[1] https://phoenix-live-view.hexdocs.pm/security-model.html
There's a guide in the LiveView docs that walks you through the security model. To be clear, you need to always assume that the user can send you anything. That's a fact of any networked system: Clients need to be assumed to be completely under the control of an evil user, because at the end of the day it is impossible to know whether you're talking to the client you wrote, or some evil program written by an adversary. Any function that acts as a handler for an event/message can be called by the user, at any time. You have to use session/socket state to handle authorization.

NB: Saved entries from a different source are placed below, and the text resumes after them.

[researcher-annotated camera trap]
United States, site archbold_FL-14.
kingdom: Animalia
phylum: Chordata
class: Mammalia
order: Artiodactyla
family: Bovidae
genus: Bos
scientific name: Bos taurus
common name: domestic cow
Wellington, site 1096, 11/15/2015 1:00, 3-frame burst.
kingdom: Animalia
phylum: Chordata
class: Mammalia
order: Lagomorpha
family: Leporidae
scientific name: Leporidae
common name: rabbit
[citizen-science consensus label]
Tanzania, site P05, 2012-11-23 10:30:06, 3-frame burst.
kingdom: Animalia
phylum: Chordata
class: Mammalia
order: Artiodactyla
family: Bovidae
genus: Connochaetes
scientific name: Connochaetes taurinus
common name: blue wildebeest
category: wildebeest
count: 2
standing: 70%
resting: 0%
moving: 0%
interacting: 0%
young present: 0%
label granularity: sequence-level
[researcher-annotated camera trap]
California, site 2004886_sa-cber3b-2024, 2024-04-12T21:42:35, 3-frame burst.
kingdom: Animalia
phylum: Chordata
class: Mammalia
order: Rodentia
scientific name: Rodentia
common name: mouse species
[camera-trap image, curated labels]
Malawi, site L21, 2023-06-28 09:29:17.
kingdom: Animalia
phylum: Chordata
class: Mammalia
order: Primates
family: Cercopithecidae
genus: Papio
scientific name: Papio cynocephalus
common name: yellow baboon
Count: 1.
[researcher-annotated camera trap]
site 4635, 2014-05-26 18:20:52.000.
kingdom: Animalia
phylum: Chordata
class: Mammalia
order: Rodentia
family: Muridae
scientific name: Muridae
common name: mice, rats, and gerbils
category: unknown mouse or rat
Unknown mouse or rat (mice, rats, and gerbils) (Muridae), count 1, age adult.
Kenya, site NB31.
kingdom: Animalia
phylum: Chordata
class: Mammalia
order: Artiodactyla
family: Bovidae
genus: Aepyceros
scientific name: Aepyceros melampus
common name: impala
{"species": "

I am well aware of that, its much much easier to account for this with regular HTTP handlers in other stacks though. The issue here is that you can call random functions if you guess the signature correctly. Even authorized/authenticated users can and will missbehave if given the chance.
To clarify, when you say "random functions", do you mean arbitrary event handlers like "handle_event("my_event")", despite the intended UI not presenting a way to call that event at the moment? Or do you mean any function in the LiveView module?
The latter doesn't seem to be the case, and if it is would be alarming. The former is absolutely the intended behavior. The client can send events to the server, that's how the whole thing works. If certain events shouldn't be available at certain times, you need to check that server side, and that's going to be true in any http handler.
>"handle_event("my_event")", despite the intended UI not presenting a way to call that event at the moment?
Exactly this, didnt know how to phrase it as it was a while ago where i had this issue.
And thats absolutely not true for any HTTP handler as there's no way for people to easily break out of the intended behavior.
In most other HTTP handlers I've ever used, event handling would be handled by API endpoints, which are trivial for the user to target directly just by going to the Network tab in their browser's developer console.